German commentators have been tutting at the British government's hard line. But Germany needs to focus on its own, very serious racism problem which is being overlooked amid all the hype about its stable economy and well-organized social system.

The spot checks for illegal immigrants at British railway stations and Home Office vans telling immigrants to "go home" are intimidating and misguided - but anyone comparing it with Nazi Germany seriously needs to read up on their history.

German commentators have been tutting at the British government's hard line. But Germany needs to focus on its own, very serious racism problem which is being overlooked amid all the hype about its stable economy and well-organized social system.

If you're black or brown and fancy visiting Germany this summer, then bear in mind that parts of the former communist east, with its fairytale forests and castles, architectural jewels like Dresden and Weimar, and beautiful Baltic coastline are no-go areas for foreigners because of the risk of racist attacks by neo-Nazis.

That's not my statement: that was said by Uwe-Karsten Heye, chairman of a leading anti-racism NGO and a former government spokesman, in 2006.

It remains true today. There is one racist or anti-Semitic assault every day in Germany, and the per capita rate is highest in the east, where foreigners make up less than three percent of the population, according to police figures that campaigners say grossly understate the true level of violence.

Admittedly, that's just a fraction of the race hate crimes recorded in England and Wales -- 35,816 in 2011, according to government figures, of which 85 percent were violence against persons. But the numbers aren't comparable - if anything, they show Britain is taking racism seriously by logging it more diligently.

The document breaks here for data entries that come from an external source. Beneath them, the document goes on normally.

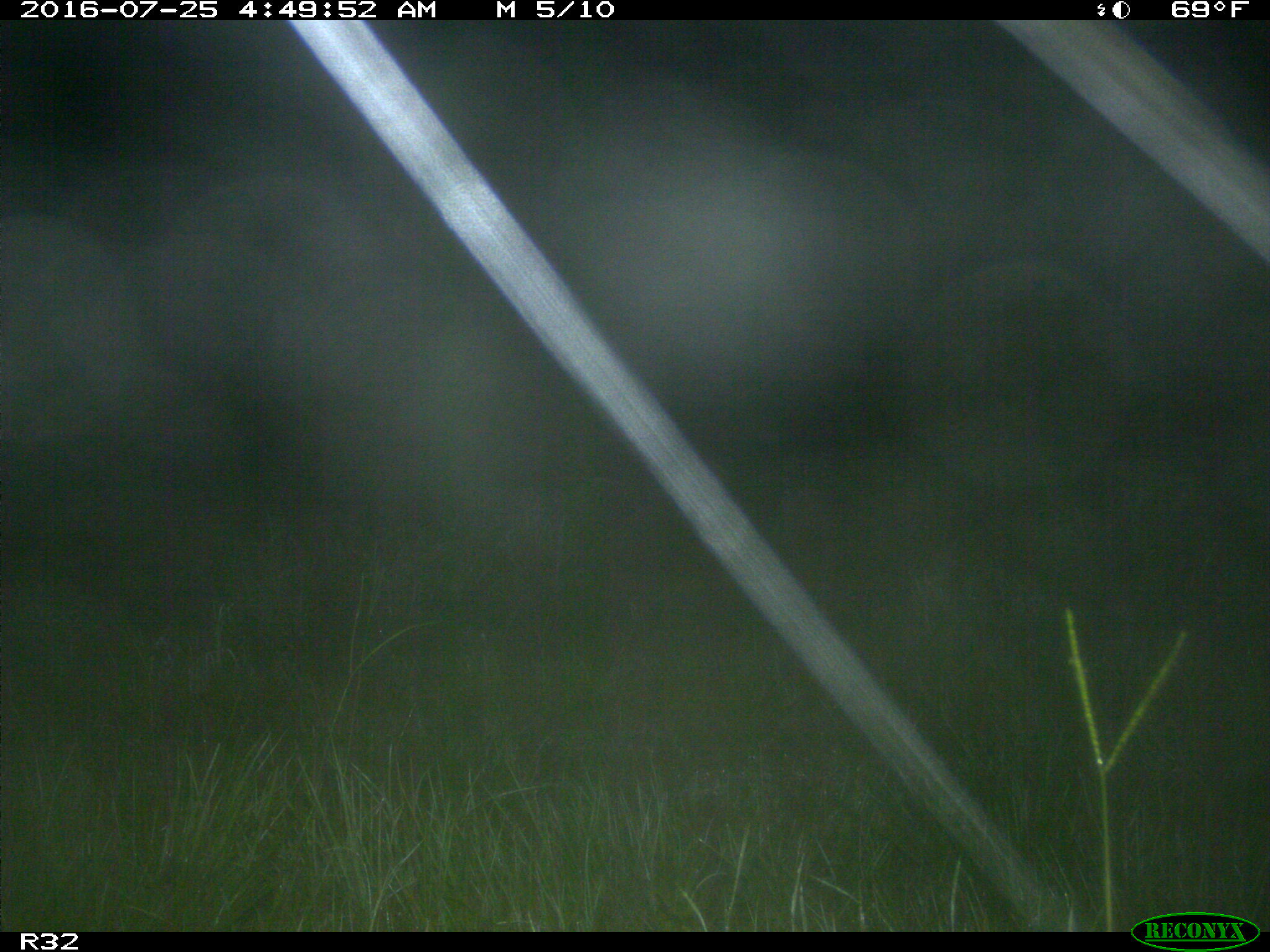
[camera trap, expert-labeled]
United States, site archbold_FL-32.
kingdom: Animalia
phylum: Chordata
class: Mammalia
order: Carnivora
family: Felidae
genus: Lynx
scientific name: Lynx rufus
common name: bobcat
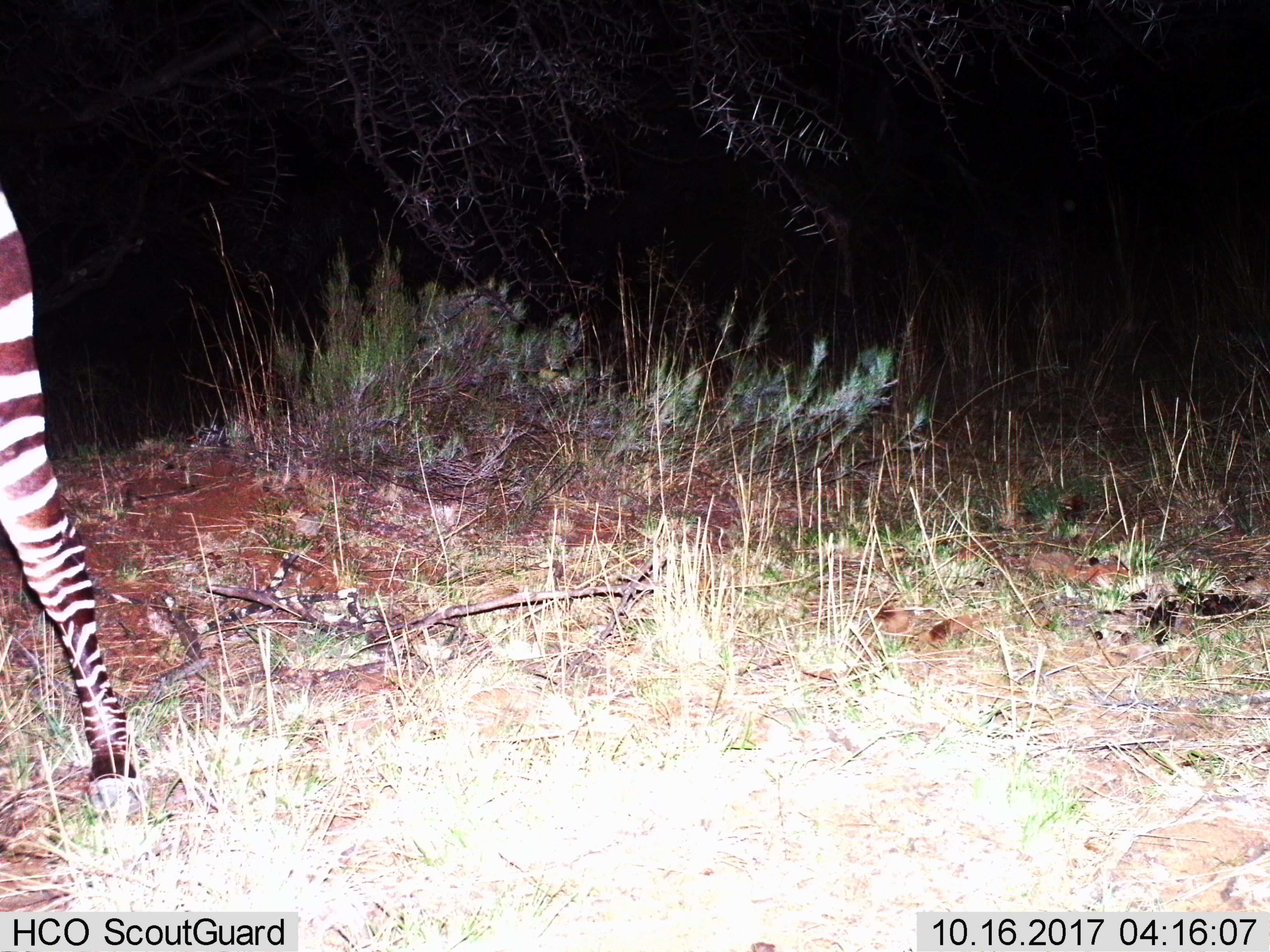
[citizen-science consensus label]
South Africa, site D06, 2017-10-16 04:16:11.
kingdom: Animalia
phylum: Chordata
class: Mammalia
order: Perissodactyla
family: Equidae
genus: Equus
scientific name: Equus zebra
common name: mountain zebra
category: zebramountain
Zebramountain (mountain zebra) (Equus zebra), count 1. Behavior (volunteer vote fractions): standing 33%, resting 0%, moving 67%, interacting 0%. Young present (vote fraction): 0%. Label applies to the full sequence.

Ask immigrants here and you get stories of everyday discrimination. A decade ago, I wrote about an asylum-seeker from Cameroon who was accustomed to people making ape noises as he walked past. He said Potsdam, the city he lived in, was a "battleground" if you're black. In 2010, I interviewed a Turkish-born teacher who has lived in Germany for 44 years. Speaking perfect German, she told me she gets verbal abuse from passers-by on a daily basis because she wears a headscarf.

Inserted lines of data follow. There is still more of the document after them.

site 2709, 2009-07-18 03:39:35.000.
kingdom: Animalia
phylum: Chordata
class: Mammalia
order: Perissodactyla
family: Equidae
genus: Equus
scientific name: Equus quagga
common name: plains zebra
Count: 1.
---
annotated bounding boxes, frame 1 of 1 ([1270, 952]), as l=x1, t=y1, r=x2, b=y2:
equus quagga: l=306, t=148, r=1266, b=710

I have often wondered what the public response would be in Britain if a part of the country, say Scotland or Wales, the Midlands or the Northeast, gained the reputation of a no-go zone for non-whites. I like to think there would be a national outcry and a government-led campaign to address it.

The Stephen Lawrence murder in 1993 and the initial acquittal of the suspects led to a huge uproar and eventually resulted in reforms that changed British society.

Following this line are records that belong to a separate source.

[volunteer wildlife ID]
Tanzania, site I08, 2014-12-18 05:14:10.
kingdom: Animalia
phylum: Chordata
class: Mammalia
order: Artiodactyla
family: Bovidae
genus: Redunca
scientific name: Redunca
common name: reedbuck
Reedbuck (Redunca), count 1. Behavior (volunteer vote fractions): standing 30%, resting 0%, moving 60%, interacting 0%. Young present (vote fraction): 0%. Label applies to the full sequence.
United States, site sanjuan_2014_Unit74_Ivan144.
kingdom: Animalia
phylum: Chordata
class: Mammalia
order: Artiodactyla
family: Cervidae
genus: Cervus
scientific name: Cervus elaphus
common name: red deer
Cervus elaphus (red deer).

By contrast, Germany, envied by many Britons these days, has had scores of Stephen Lawrences since 1990 - and has done very little about it. Estimates put the number of deaths from far-right violence since 1990 at close to 200.

The victims include Amadeu Antonio, an Angolan worker who suffered fatal head injuries when he was attacked by skinheads in 1990. Or Algerian asylum seeker Farid Guendoul, who bled to death in 1999 after cutting his leg on a glass door while being chased through the eastern town of Guben.

Or the eight Turks and one Greek- ordinary shopkeepers including a flower seller, a grocer and a tailor -shot dead in a killing spree by a neo-Nazi group between 2000 and 2006. The same pistol was used in all the murders, but astoundingly, the police refused to consider racism as a motive.

The alleged perpetrators of those shootings -members of the "National Socialist Underground" (NSU) group - were discovered by chance in 2011.

The case is a huge blow to Germany's reputation, exposing authorities as institutionally racist and blind to the neo-Nazi threat.

Public outrage was brief. And even though a parliamentary committee looking into the botched murder investigation is due to report its findings shortly, there is no sign that much will change.

Too often still, racist assaults don't get investigated or punished vigorously enough. Anti-racism groups complain of a lack of funding and political support.

Yet Chancellor Angela Merkel, about to win a third term in the September 22 election, has done little about it. She doesn't have to. Most voters don't really care because they don't feel threatened by it.

Neo-Nazis are a particular problem in the east because the region suffered huge upheaval after unification in 1990, and immigrants became scapegoats for all that was going wrong. Young men with poor job prospects were especially receptive to far-right ideology and Nazi hero worship.

In many towns and villages, neo-Nazi groups are the only pastime for young people. They run clubs and organize children's fetes and rock concerts. They're even trying to get a say in the management of kindergartens.

The problem is exacerbated by a lack of resistance to far-right thinking in the east. Generations of West Germans were taught to accept national responsibility for the crimes of the Third Reich. It was different in East Germany. The fascist past, children were taught, had nothing to do with them.

The eastern economy has improved. But the neo-Nazis are still there, and have become more entrenched. The extremist NPD party is represented in two state parliaments and in many town and village councils.

I started writing about the far right when I moved to Berlin in 2001 as chief correspondent for Reuters. Even back then, analysts warned that it was being underestimated and had become a terrorist threat.

But if international awareness of Germany's racism problem increases, Mrs Merkel might finally feel compelled to do something about it. It's high time she did. You get racist, far-right whackos everywhere - but Germany, which perpetrated the Holocaust, should have zero tolerance towards its new Nazis.